People in a long line outside a Covid-19 testing site in Collingwood on December 22, 2021 in Melbourne, Australia.

Diego Fedele | Getty Images

Australian Covid-19 testing facilities were heavily congested on Thursday in the face of a record spike in cases and tens of thousands of domestic travelers crowded the centers to get the test results needed to get on the freeway for Christmas.

Most states require travelers to have a negative test result 72 hours prior to departure in order to enter, despite Prime Minister Scott Morrison telling them to relax testing requirements, which he believes are redirecting resources that could be used to expedite adoption the booster recordings.

More than 8,200 new cases were reported in Australia on Thursday, the largest daily surge in the pandemic that dwarfed the previous high of around 5,600 the day before. Most of the cases are in the most populous states of New South Wales and Victoria.

Despite the spike, people in hospitals remain far lower than they did during the Delta Wave as active coronavirus cases in the country neared 44,000.

Around 800 Covid-19 patients are in hospitals across the country as of December 20, but only 37 of those are Omicron cases, the health department said in an email response.

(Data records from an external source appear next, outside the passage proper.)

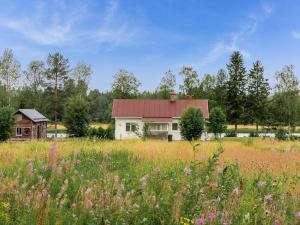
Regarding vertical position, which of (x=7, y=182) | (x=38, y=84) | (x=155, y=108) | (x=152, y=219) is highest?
(x=38, y=84)

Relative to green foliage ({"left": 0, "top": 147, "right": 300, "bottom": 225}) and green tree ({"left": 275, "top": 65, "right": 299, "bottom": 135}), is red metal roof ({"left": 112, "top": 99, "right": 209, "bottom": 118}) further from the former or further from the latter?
green foliage ({"left": 0, "top": 147, "right": 300, "bottom": 225})

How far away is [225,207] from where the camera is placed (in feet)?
13.4

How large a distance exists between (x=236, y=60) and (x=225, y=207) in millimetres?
53688

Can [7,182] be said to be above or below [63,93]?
below

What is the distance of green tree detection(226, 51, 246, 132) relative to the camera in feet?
178

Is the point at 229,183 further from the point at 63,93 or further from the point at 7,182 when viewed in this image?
the point at 63,93

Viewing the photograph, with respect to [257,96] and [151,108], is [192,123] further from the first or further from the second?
[257,96]

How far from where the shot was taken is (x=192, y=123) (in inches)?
1470

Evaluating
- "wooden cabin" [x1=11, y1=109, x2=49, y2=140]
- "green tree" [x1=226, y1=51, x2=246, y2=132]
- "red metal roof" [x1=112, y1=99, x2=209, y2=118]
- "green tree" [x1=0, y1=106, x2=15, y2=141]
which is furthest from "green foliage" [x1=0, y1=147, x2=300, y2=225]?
"green tree" [x1=226, y1=51, x2=246, y2=132]

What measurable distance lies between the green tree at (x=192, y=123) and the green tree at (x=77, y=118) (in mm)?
11099

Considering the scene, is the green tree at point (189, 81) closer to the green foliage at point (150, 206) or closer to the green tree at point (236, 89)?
the green tree at point (236, 89)

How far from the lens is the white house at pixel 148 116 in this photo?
1726 inches

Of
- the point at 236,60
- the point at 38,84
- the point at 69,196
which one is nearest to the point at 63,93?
the point at 38,84

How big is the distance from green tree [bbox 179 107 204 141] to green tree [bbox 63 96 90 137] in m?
11.1
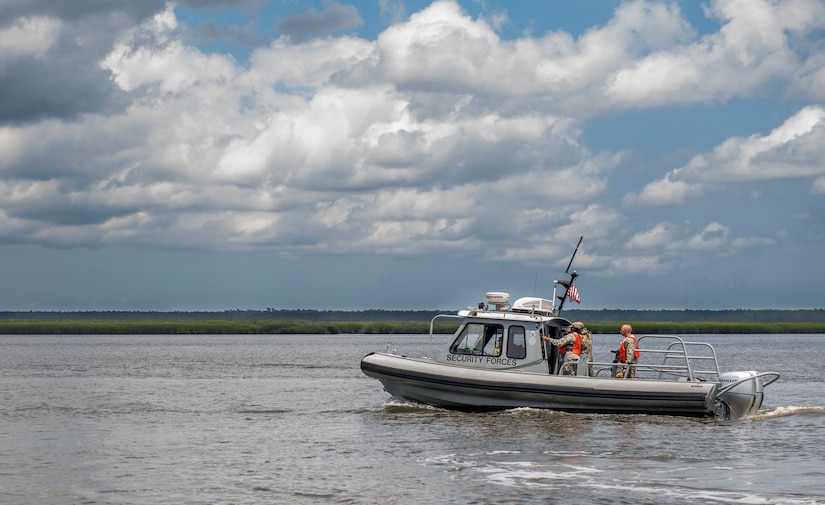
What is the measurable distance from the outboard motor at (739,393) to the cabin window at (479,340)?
4.39 metres

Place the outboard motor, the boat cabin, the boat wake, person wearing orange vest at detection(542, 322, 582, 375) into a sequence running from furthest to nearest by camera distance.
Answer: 1. the boat wake
2. the boat cabin
3. person wearing orange vest at detection(542, 322, 582, 375)
4. the outboard motor

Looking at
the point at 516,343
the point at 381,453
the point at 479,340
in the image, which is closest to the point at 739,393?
the point at 516,343

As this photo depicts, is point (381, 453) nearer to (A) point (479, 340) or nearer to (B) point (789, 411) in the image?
(A) point (479, 340)

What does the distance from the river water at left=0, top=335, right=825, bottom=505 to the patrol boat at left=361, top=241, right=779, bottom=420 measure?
377 mm

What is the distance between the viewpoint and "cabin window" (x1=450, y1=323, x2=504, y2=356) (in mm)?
19516

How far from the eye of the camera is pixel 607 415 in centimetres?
1934

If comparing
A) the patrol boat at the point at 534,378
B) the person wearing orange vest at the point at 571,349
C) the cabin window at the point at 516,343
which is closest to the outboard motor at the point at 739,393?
the patrol boat at the point at 534,378

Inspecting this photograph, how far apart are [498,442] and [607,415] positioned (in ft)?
12.6

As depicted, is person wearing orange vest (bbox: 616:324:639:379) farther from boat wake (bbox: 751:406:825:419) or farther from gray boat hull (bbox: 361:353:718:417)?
boat wake (bbox: 751:406:825:419)

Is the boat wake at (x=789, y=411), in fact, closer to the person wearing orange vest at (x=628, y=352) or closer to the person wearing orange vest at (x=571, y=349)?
the person wearing orange vest at (x=628, y=352)

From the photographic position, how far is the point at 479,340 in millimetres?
19688

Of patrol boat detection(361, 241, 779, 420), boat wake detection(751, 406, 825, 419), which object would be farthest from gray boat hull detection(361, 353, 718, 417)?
boat wake detection(751, 406, 825, 419)

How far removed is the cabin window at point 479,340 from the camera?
768 inches

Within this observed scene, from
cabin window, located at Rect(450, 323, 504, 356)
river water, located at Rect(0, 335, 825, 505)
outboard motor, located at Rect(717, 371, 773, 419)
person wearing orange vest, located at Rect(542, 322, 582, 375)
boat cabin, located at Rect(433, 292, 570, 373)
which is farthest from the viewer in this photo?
cabin window, located at Rect(450, 323, 504, 356)
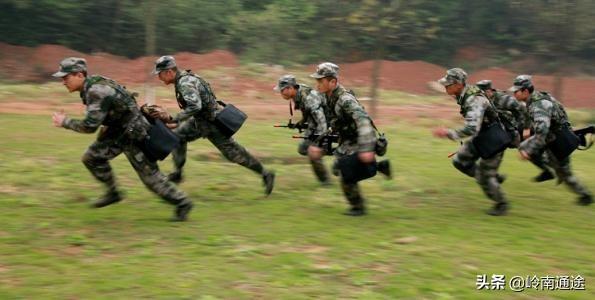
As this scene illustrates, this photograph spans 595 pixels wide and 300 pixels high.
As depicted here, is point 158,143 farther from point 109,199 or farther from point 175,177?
point 175,177

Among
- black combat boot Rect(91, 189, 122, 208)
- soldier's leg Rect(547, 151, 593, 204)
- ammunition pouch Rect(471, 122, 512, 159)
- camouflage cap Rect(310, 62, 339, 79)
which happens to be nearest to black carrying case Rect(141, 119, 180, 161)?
black combat boot Rect(91, 189, 122, 208)

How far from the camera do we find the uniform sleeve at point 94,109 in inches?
269

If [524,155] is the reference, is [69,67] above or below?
above

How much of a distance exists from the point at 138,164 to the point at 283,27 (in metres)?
26.0

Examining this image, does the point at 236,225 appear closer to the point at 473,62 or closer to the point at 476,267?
the point at 476,267

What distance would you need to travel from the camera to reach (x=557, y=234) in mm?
7527

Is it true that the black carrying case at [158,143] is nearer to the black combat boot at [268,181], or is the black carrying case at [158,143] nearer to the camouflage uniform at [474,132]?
the black combat boot at [268,181]

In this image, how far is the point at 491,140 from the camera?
787 centimetres

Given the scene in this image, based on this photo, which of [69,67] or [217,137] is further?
[217,137]

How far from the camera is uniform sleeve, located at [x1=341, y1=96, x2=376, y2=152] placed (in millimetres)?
7355

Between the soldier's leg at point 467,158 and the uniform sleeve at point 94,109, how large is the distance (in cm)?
403

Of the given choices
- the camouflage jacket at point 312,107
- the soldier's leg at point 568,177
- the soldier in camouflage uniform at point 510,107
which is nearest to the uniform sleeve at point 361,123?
the camouflage jacket at point 312,107

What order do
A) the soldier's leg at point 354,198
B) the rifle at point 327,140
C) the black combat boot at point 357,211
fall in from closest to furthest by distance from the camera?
the soldier's leg at point 354,198 → the black combat boot at point 357,211 → the rifle at point 327,140

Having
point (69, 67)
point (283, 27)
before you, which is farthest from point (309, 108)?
point (283, 27)
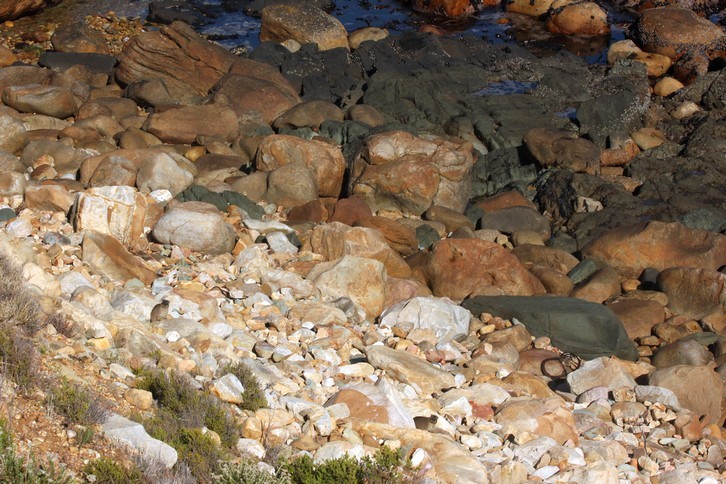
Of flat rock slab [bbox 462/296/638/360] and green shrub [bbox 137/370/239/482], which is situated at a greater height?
green shrub [bbox 137/370/239/482]

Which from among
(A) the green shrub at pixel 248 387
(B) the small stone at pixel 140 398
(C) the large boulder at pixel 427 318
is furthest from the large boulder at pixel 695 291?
(B) the small stone at pixel 140 398

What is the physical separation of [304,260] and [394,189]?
3.65 meters

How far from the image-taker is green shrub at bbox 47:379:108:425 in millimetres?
5020

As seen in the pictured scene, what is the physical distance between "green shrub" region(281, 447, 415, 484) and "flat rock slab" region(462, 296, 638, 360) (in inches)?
212

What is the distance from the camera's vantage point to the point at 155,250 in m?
10.4

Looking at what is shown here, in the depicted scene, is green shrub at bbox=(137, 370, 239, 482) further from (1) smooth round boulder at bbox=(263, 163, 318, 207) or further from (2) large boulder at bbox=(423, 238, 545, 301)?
(1) smooth round boulder at bbox=(263, 163, 318, 207)

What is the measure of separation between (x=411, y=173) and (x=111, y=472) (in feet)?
32.5

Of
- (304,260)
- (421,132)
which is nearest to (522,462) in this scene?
(304,260)

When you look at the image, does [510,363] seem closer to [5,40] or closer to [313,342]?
[313,342]

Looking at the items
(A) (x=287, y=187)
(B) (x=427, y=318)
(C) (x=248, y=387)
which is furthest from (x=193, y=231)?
(C) (x=248, y=387)

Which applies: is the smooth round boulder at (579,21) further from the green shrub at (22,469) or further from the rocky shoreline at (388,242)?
the green shrub at (22,469)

Only one case is in the intensive care unit and no deaths have been reported.

Morrison had asked people to focus more on the number of people in hospitals than the overall infections, and opposed calls for a national mandatory rule on wearing masks indoors.

But Victorian state authorities said they would make masks mandatory indoors starting Thursday night, while the state of Queensland also has mandatory mask rules, with health officials saying the spread of the virus has become “inevitable and necessary”.

β€œIn order for us to move from the pandemic phase to an endemic phase, the virus has to be widespread. We all need to have immunity, “Queensland chief health officer John Gerrard told reporters.

Even amid the wave of omicrones, Australia’s 273,000 infections and 2,173 deaths are far lower than many other countries.